Best Practices for Cloud Resource Management
NOTE: This article was written by David Barranco, member of technical staff at VMware and SRE Engineer at Bitnami.
It’s a well-known fact that cloud computing can bring numerous benefits to businesses, such as scalability, more efficient collaboration among teams, reduced costs, flexibility, etc. Given that most companies have already started their journey to the cloud - more now than ever before, as remote work has increased due to COVID-19 - it is important to stress the need for effective cloud governance to manage:
- Budget overruns
- Cloud resource underutilization
- Compliance requirements
- Security remediation
Bitnami runs a tremendous number of automated workloads across multiple cloud environments. Through our experience, we have learned that enforcing a well-defined set of policies to keep those environments - and our budget - under control is critical.

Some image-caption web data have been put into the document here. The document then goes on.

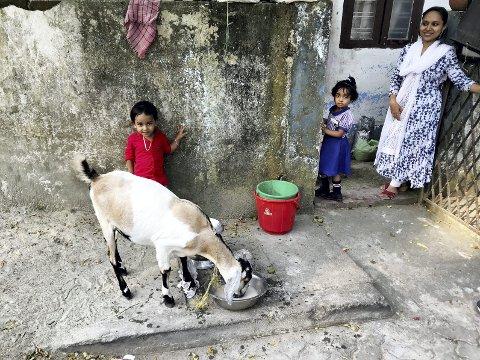 Jula andre steder: Som i India, der mange har nok med å skaffe mat til familien. Foto: Pål Nordby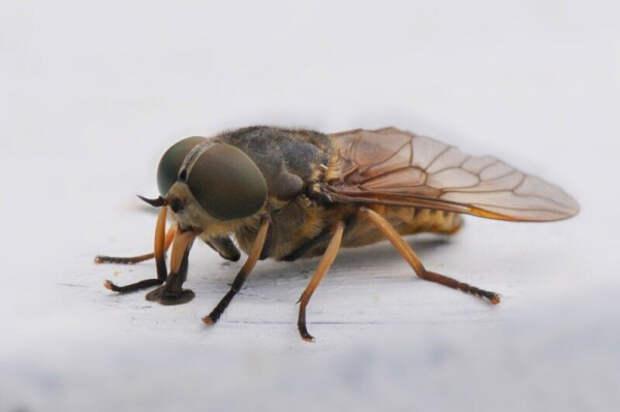 Слепень: Сосёт как70комаров одновременно! Цикл жизни деревенской мухи-вампира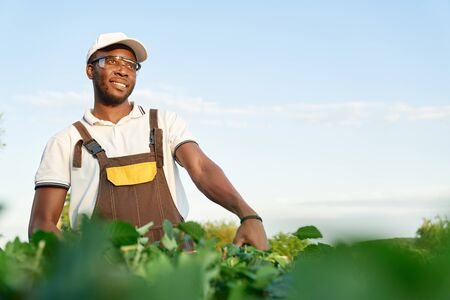 Happy afro american man in special overall, protective glasses and summer hat relaxing during gardening work. Professional gardener in uniform trimming overgrown bushes.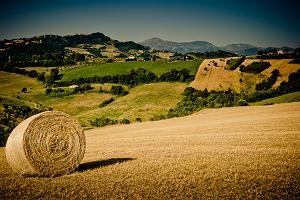 Włochy. Le Marche, czyli Włochy bez turystów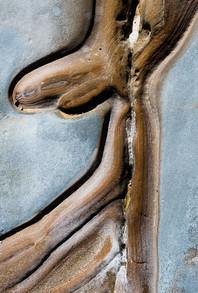Man in Stone, Point Lobos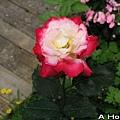 2008五月花季8
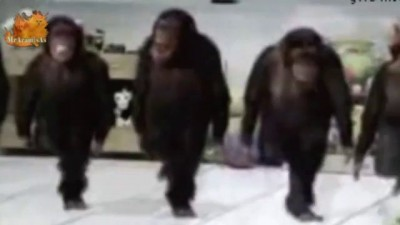 Сute animals. Осторожно, обезьяны. Макака-куа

Let’s take a look at some tools and internal processes we think every organization should have in order to ensure they are able to make the most of their cloud computing platform(s).
If you are thinking about adding a set of policies to keep workloads manageable across multiple cloud environments, you should be sure to:
- Create processes that fit your company’s culture - Changes in infrastructure management may affect different development teams in your organization. If you don’t implement an internal process to back up these changes, you might end up with process integration issues.

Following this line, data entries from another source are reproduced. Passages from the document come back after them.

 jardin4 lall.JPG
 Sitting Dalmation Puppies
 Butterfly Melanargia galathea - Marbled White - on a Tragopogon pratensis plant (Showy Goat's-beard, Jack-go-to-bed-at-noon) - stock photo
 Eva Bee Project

- Involve the affected teams, and let them have a real say - Implementing new cloud management policies will affect all of the development teams that work with cloud environments. As such, it is very important to have periodic meetings with each of them so they can provide feedback and input about the policies that will be enforced in different cloud environments to ensure they don’t negatively impact productivity.
- Review and update your policies frequently - Cloud environments are fast-paced environments where changes occur quickly and continuously, so your policies should follow a similar process.
- Monitor the results - Successful policy enforcement requires ongoing monitoring of any subsequent results of implementing those policies. This empowers you to continuously improve them based on real numbers.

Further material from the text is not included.